A spoiler-free review of Anaconda (2025), the meta comedy reboot starring Jack Black and Paul Rudd. A clever idea undone by tonal confusion and miscast energy.

By Sean PatrickPublished about a month ago 3 min read

Anaconda

Directed by: Tom Gormican

Written by: Tom Gormican, Kevin Ettin

Starring: Jack Black, Paul Rudd, Thandiwe Newton, Steve Zahn, Daniela Melchior

Release Date: December 25, 2025

⭐ Rating: ★★☆☆☆ (2 out of 5)

Jack Black, Thandiwe Newton and Paul Rudd in Anaconda

Meta on Paper, Messy on Screen

Anaconda is one of those ideas that sounds perfect in a pitch meeting. A comedic, self-aware reboot of the 1997 cult favorite? Meta humor? A knowingly ridiculous tone? Jack Black and Paul Rudd as mismatched childhood dreamers? On paper, it’s a slam dunk.

In execution, Anaconda spends most of its runtime flailing around, occasionally stumbling into something funny but never finding a rhythm or a reason for being beyond the concept itself.

A Promising Setup with the Right Pieces

Jack Black stars as Doug, a deeply unfulfilled dreamer who describes his existence as a “B, B-plus life,” despite having a loving family and steady work as a wedding videographer. Doug’s dissatisfaction is tied to comparison—specifically with his childhood friend Griff (Paul Rudd), who left Ohio for Hollywood while Doug stayed behind.

Griff’s Hollywood dream didn’t exactly pan out. He works at Home Depot, lands blink-and-you’ll-miss-it background acting roles, and carries himself with the bravado of someone who refuses to admit defeat. When Griff returns home for Doug’s birthday, the old gang reunites: Claire (Thandiwe Newton), once an aspiring actress and now a lawyer, and Kenny (Steve Zahn), a well-meaning burnout.

EXTRACTED INFORMATION:
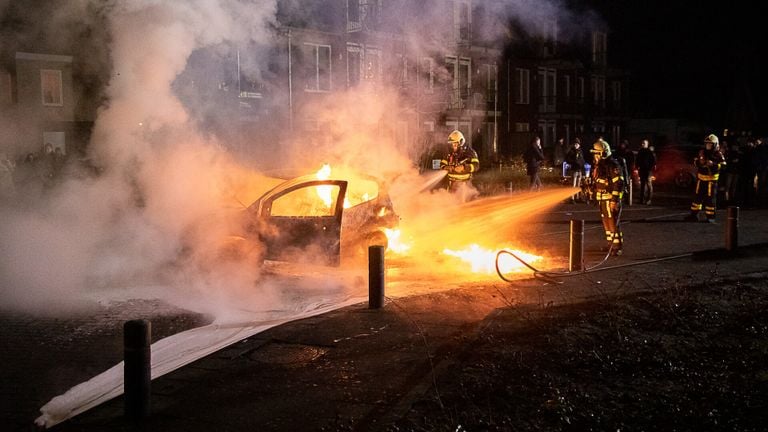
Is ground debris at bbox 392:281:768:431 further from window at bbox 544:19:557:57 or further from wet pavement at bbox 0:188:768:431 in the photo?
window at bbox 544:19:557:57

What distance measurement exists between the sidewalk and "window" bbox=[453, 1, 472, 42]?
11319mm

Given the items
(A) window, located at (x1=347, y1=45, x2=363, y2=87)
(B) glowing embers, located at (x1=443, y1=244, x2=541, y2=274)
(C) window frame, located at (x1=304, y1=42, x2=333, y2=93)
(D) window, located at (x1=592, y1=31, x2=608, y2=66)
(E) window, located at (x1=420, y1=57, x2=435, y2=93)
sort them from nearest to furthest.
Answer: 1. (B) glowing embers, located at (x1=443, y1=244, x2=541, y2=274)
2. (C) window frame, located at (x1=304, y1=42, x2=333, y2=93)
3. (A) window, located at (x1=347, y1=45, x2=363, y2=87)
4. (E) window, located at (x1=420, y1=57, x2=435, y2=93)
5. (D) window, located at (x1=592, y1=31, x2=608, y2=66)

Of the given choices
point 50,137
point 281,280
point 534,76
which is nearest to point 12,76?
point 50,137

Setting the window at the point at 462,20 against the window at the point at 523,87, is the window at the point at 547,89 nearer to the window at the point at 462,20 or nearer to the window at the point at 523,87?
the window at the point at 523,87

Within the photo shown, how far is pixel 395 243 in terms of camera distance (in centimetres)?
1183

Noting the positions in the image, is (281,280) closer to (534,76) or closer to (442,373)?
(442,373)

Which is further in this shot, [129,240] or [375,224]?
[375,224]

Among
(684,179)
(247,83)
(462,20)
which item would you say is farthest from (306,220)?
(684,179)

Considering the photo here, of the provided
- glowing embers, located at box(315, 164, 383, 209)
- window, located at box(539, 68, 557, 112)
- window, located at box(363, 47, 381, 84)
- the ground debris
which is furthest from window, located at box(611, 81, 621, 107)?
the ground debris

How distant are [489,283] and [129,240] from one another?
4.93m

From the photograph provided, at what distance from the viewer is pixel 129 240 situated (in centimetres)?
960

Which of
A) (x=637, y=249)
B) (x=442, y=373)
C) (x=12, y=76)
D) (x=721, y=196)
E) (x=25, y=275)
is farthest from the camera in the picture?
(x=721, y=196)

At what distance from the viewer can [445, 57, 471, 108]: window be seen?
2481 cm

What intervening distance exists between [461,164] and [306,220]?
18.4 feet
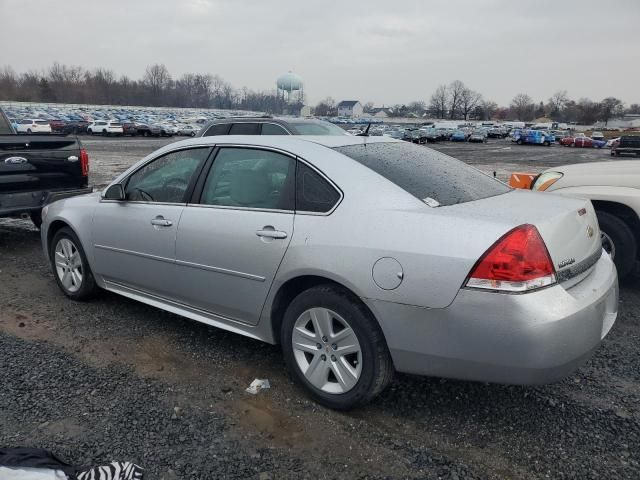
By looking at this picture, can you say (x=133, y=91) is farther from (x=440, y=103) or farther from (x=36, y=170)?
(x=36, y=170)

* * *

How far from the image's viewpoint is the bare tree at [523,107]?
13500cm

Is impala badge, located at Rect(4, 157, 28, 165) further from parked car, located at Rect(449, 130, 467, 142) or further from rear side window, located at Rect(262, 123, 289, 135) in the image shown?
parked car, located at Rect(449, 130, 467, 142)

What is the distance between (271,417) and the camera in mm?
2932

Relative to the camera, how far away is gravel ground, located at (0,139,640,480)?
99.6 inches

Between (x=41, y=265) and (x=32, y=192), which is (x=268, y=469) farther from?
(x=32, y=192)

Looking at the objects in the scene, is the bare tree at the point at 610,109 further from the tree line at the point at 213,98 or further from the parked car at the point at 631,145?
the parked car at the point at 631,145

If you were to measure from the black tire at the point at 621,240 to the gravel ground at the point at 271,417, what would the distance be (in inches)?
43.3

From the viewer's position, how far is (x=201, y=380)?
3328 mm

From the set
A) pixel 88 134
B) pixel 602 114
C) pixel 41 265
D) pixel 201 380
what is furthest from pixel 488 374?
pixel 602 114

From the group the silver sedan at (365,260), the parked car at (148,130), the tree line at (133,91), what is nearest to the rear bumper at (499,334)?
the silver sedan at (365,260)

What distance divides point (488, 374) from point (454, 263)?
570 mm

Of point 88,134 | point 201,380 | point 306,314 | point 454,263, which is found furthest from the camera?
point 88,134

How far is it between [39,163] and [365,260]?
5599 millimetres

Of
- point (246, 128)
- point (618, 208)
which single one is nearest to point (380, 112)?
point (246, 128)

WHAT YOU NEED TO DO:
(a) Could you set down the passage of the Anaconda review between "Meta on Paper, Messy" and "a slam dunk.", inclusive, word for word?
(b) Will you resume the Anaconda review after its last sentence and keep going in the same voice?

OUTPUTS BY TASK:
(a)
Meta on Paper, Messy on Screen

Anaconda is one of those ideas that sounds perfect in a pitch meeting. A comedic, self-aware reboot of the 1997 cult favorite? Meta humor? A knowingly ridiculous tone? Jack Black and Paul Rudd as mismatched childhood dreamers? On paper, it’s a slam dunk.

(b)
This reunion sparks Griff’s big lie—and the movie’s central premise.

Jack Black and a Boar in Anaconda

The Fake Reboot That Becomes Real

Griff claims he’s somehow acquired the rights to Anaconda through an absurd, half-baked story involving the original author’s widow. He pitches a low-budget remake: Griff and Claire star, Doug writes and directs, Kenny helps however he can, and they shoot it guerrilla-style in the Amazon.

Against all logic—and with significant encouragement from Doug’s wife, played by Ione Skye—the group heads off with little more than wedding video equipment and blind optimism.

Once in the jungle, things unravel fast. The hired snake is accidentally killed. The snake handler disappears. Their boat captain, Ana (Daniela Melchior), harbors dangerous secrets involving shadowy military pursuers. Then, inevitably, a real giant snake appears, people start getting eaten, and—worst of all for Griff—a legitimate Sony Pictures Anaconda reboot crew arrives, exposing his lie completely.

Paul Rudd and A Giant Snake in Anaconda

The Core Problem: Tone and Miscast Energy

The biggest issue with Anaconda is tone—and it starts with its leads.

Jack Black, who should be the movie’s manic engine, is oddly restrained, playing Doug mostly straight as a weary family man rediscovering a long-buried dream. That pushes Paul Rudd into the more exaggerated role, but Rudd lacks the explosive, unhinged energy needed to make the dynamic work.

It feels like both actors wanted to play against type, but the experiment backfires. Black’s natural chaos is bottled up, while Rudd’s Griff comes across less like a charismatic dreamer and more like a sad, delusional himbo. Scenes stall as both actors seem unsure which comic register to land in, waiting for a rhythm that never quite arrives.

Jack Black and Paul Rudd in Anaconda

A Movie That Never Finds Itself

Director and co-writer Tom Gormican compounds the problem. Anaconda can’t decide if it wants to be scary, funny, satirical, or affectionate toward its source material. The result is a tonal muddle—neither sharp enough to function as satire nor committed enough to work as outright comedy or creature feature.

You can almost feel the filmmakers hoping the movie would reveal itself during production. Instead, it plays like a $40-million-plus experiment that never settles on an identity, coasting on a clever premise without developing it into something cohesive or memorable.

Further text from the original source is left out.